私は現在【ジエンマ廃坑街】を目指して【ランダル平原】を歩いていた。
「でもこんな日はピクニックとか出来たら気持ちいいだろうなぁ。PKされるかもだけど」
そこそこの人数がいれば、他のプレイヤーも危ないと思って近付いては来ないらしいが、ソロだとどうしてもカモだと思われてしまう。
森を抜けるまでも何度かPK集団に襲われては返り討ちにしてきたが、こうもしつこいと流石に怠くなる。しかし気を抜けば殺されてしまうので、気を抜くわけにもいかず。私は精神を擦り減らしながら移動していた。
「せめて、もう一人いれば……」
戦闘と休憩を分担出来そうだ。でも、私のコミュ力ではそれは無理だ。伊織からはフレンドを作れと言われたが、そこまでの間柄の相手は難しいだろう。
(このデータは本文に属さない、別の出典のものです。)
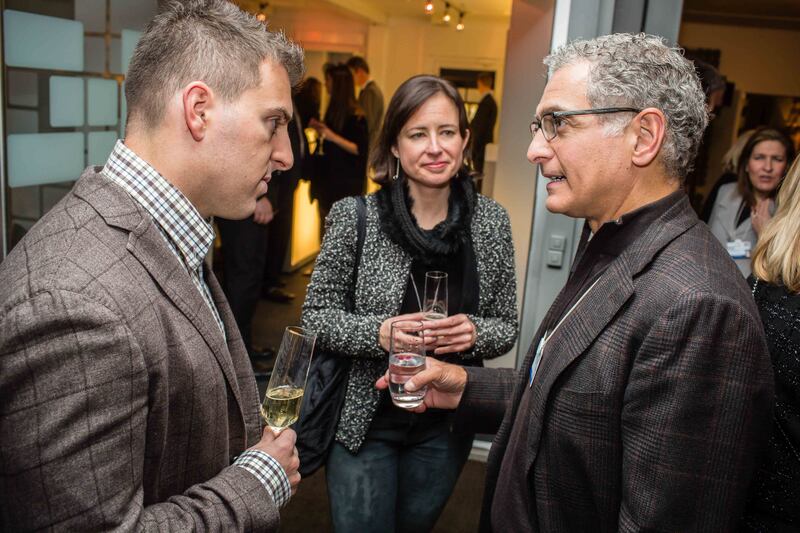 galleries/2014/01/23/tina-brown-and-credit-suisse-host-women-of-impact-dinner-in-davoss-photos/140123-brown-davos5_vsnrtz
それにPKである私がまともなお付き合いを出来るとは思えない。PKを繰り返したことで、私のプレイヤーアイコンはとっくに赤い。レッドプレイヤーは危険なので近寄るなとチュートリアルでも言われるくらいで、しかも私は黒兎なんて異名まで貰っているのだ。今更フレンドを作るのはかなり難しいだろう。顔も割れてしまっているし。
「そもそもフレンドを作るにも、ノエルには人脈がないんだよね……」
モヒカン頭とかクラリエさんは顔見知り程度で、人脈と言えるかは曖昧なラインだ。伊織なら知り合いから友人になる方法を108個は瞬時に浮かぶだろうが、私にそこまでのコミュ力は存在しない。それは篠宮綾香でもノエルでも同じことだ。
「……ノエルでも無理なものは無理なんですー」
しかし本当に疲れてきた。ヴァーチャルの世界とはいえ、疲労は存在する。現実で篠宮綾香が眠気を起こせば、それはノエルにも伝わるし、ノエルが戦闘で集中し過ぎてその反動で頭痛を起こせば、篠宮綾香に戻ったところでそのままだ。
1時間寝ると強制的にログアウトされるらしいが、上手くタイマーをセットして30分仮眠をしよう。どうせ周りも結構暗くなってきている。黒い装備の私は目立たないはずだ。
そして私は岩場の隅に隠れるように体を丸めると目を瞑った。